Irena reencontra Josef por acaso no aeroporto de Paris. Ambos viajam de volta a Praga, reerguida segundo as regras capitalistas depois da queda dos regimes comunistas do Leste Europeu, em 1989. Em comum, eles têm uma história de exílio e um sentimento profundamente nostálgico em relação à paisagem tcheca.Neste romance sobre a memória, Milan Kundera subverte a noção de nostalgia. O escritor relembra a etimologia da palavra, que em sua origem grega remete ao “sofrimento causado pelo desejo irrealizado de retornar”. Esse sentimento liga-se também à ignorância: só há nostalgia daquilo de que não temos mais notícia. Como afirma o narrador, “acaso” é um outro modo de dizer “destino”. O fascínio que as coincidências e os pequenos retornos exercem é aquele da consciência do presente e de sua ligação com o passado. Na memória, os acasos se harmonizam e ganham beleza.

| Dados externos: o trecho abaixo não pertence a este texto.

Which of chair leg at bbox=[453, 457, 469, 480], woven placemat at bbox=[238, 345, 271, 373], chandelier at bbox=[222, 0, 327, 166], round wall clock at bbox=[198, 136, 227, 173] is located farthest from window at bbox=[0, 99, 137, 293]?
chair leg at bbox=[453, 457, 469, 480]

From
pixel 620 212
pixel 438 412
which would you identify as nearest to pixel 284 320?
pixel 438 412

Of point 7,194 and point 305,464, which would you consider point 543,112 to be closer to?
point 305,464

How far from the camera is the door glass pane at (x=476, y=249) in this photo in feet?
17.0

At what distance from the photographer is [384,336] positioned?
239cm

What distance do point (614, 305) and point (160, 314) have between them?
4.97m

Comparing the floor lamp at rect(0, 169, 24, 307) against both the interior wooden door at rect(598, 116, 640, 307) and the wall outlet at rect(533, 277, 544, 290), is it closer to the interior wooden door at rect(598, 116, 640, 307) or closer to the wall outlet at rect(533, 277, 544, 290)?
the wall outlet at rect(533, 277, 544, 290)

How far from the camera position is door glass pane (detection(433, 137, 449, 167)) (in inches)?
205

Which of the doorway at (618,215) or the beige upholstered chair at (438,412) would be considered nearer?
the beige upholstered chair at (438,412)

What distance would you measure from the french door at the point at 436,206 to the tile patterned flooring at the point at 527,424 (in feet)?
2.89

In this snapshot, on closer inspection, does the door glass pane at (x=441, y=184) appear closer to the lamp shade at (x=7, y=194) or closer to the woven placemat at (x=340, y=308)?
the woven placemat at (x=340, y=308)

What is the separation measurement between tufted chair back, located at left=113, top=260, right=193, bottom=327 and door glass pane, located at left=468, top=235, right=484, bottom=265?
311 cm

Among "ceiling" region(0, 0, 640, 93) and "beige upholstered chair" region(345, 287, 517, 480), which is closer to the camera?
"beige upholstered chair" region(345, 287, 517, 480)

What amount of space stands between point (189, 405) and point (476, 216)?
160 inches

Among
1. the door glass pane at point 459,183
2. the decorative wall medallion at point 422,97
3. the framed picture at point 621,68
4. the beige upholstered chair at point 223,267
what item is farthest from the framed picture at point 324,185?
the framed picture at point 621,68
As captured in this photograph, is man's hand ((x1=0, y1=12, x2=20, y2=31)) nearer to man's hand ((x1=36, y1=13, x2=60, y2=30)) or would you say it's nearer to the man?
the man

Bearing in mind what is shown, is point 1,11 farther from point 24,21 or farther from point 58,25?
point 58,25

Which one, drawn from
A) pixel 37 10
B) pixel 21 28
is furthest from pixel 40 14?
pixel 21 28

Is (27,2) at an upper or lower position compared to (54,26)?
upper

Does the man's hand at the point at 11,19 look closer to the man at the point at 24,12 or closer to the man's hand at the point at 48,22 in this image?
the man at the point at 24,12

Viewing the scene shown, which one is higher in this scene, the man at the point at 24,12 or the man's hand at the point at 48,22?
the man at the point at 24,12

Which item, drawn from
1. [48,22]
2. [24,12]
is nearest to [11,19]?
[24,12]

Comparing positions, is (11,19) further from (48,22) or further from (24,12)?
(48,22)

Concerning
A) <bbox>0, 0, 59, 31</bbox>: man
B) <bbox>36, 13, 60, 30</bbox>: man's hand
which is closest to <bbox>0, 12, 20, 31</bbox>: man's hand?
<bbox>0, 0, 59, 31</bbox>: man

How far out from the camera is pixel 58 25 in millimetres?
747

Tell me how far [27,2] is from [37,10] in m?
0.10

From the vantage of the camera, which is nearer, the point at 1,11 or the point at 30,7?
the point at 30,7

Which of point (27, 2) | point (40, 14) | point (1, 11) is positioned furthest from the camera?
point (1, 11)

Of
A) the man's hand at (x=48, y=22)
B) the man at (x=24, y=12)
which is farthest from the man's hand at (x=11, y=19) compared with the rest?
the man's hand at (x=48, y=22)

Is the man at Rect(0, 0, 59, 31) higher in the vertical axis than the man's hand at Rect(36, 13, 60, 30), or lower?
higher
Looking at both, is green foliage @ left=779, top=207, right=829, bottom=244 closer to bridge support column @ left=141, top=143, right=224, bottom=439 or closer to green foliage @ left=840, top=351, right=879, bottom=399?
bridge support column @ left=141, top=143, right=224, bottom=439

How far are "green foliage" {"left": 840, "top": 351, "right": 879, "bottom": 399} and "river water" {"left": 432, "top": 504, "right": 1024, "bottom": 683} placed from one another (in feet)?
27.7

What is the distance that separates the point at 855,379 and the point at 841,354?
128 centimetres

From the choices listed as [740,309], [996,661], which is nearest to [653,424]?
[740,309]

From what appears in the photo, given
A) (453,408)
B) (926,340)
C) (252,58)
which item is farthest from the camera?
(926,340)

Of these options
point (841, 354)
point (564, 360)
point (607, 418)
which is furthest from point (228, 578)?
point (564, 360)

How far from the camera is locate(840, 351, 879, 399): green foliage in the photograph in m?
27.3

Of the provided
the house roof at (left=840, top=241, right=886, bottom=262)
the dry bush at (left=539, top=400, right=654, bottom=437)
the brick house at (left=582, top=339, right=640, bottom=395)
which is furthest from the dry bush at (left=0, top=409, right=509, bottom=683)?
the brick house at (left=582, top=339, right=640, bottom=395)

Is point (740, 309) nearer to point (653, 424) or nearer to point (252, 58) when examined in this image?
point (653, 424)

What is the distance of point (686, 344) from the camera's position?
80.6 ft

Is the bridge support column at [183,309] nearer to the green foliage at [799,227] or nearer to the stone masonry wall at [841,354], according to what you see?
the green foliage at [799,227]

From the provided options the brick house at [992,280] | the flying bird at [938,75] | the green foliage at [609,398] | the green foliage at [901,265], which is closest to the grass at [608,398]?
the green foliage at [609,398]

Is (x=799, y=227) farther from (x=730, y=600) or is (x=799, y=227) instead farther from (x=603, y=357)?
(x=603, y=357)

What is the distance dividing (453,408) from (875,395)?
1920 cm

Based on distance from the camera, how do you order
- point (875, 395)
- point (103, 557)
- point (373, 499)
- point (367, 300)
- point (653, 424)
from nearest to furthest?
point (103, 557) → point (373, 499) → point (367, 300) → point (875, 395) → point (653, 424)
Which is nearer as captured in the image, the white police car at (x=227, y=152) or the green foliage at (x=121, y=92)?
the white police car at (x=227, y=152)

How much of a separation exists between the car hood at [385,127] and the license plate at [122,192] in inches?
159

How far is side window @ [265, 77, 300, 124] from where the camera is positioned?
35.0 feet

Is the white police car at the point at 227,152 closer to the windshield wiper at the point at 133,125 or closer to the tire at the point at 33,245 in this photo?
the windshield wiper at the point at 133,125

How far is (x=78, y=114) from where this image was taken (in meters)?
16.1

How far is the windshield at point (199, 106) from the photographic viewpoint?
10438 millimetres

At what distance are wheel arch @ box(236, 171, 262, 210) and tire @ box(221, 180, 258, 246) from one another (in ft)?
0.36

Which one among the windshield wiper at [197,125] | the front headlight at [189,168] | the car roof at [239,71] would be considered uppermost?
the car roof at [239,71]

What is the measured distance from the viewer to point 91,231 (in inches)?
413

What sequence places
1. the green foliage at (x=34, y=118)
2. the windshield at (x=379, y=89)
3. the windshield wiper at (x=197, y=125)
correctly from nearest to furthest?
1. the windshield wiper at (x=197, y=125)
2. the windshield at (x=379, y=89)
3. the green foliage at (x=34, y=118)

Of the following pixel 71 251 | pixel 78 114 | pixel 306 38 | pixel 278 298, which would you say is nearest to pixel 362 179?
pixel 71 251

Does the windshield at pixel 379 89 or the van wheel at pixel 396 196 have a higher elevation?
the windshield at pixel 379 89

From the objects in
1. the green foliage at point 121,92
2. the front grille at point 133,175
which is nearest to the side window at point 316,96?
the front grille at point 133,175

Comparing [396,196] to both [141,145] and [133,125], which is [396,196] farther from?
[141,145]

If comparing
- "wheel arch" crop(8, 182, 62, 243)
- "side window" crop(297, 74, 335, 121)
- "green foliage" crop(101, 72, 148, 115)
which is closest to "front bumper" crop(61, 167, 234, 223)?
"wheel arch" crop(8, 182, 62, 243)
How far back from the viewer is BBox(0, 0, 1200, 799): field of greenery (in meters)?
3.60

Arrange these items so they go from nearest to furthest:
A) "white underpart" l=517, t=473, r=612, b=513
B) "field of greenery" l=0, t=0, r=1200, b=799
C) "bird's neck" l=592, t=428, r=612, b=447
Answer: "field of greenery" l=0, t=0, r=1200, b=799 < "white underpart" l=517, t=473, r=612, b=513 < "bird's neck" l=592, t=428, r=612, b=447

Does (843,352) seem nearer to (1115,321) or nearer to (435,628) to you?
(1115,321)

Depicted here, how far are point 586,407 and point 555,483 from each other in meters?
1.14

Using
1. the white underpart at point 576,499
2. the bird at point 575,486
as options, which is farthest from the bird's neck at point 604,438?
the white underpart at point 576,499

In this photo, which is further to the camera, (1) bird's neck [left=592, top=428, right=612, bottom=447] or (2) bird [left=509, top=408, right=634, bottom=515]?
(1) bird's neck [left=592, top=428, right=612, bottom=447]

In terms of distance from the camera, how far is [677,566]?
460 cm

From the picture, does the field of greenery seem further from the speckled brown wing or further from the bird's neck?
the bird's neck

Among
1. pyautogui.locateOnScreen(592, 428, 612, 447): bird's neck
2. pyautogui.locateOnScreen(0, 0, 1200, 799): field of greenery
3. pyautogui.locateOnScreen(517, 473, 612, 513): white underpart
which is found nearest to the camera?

Em grego, retorno se diz nóstos. Álgos significa sofrimento. A nostalgia é, portanto, o sofrimento causado pelo desejo irrealizado de retornar. Para essa noção fundamental, a maioria dos europeus pode utilizar uma palavra de origem grega, e também outras com raízes em sua língua nacional: añoranza, dizem os espanhóis; saudade, dizem os portugueses. Em cada língua, essas palavras possuem uma conotação semântica diferente. Muitas vezes significam apenas a tristeza provocada pela impossibilidade da volta ao país, nostalgia do país, da terra natal. Aquilo que em inglês se chama homesickness; ou em alemão: Heimweh. Mas essa é uma redução espacial dessa grande noção. Uma das mais antigas línguas europeias, o islandês, distingue bem dois termos: söknudur: nostalgia no seu sentido geral; e heimfra: nostalgia do país. Os tchecos, têm seu próprio substantivo, stesk, e seu próprio verbo; a frase de amor mais comovente em tcheco: styska se mi po tobe: sinto nostalgia de você; não posso suportar a dor da sua ausência. Em espanhol, añoranza vem do verbo añorar (ter nostalgia), que vem do catalão enyorar, derivado, este, da palavra latina ignorare (ignorar). À luz dessa etimologia, a nostalgia surge como o sofrimento da ignorância. Você está longe e não sei o que se passa com você. Meu país está longe, eu não sei o que está acontecendo lá. Certas línguas têm algumas dificuldades com a nostalgia: os franceses só podem expressá-la pelo substantivo de origem grega e não possuem um verbo; podem dizer: je m’ennuie de toi, mas a palavra s’ennuyer é fraca, fria, em todo caso muito leve para um sentimento tão grave. Os alemães utilizam raramente a palavra nostalgia na sua forma grega e preferem dizer Sehnsucht: desejo daquilo que está ausente. Mas a palavra Sehnsucht pode se referir tanto àquilo que foi como àquilo que nunca existiu e não implica necessariamente a ideia de um nóstos.

 


Milan Kundera 🇸🇰 (1929 -) é um escritor tcheco, naturalizado francês. Autor de importantes obras, como A Brincadeira (1967), O Livro do Riso e do Esquecimento (1979) e A Insustentável Leveza do Ser (1984), que o levaram a se tornar um dos mais consagrados escritores do século XX. Ao longo dos anos 50, Kundera trabalhou como tradutor, escreveu poemas, ensaios e peças de teatro. Seus primeiros trabalhos poéticos foram pró-comunistas. Milan Kundera recebeu diversos prêmios.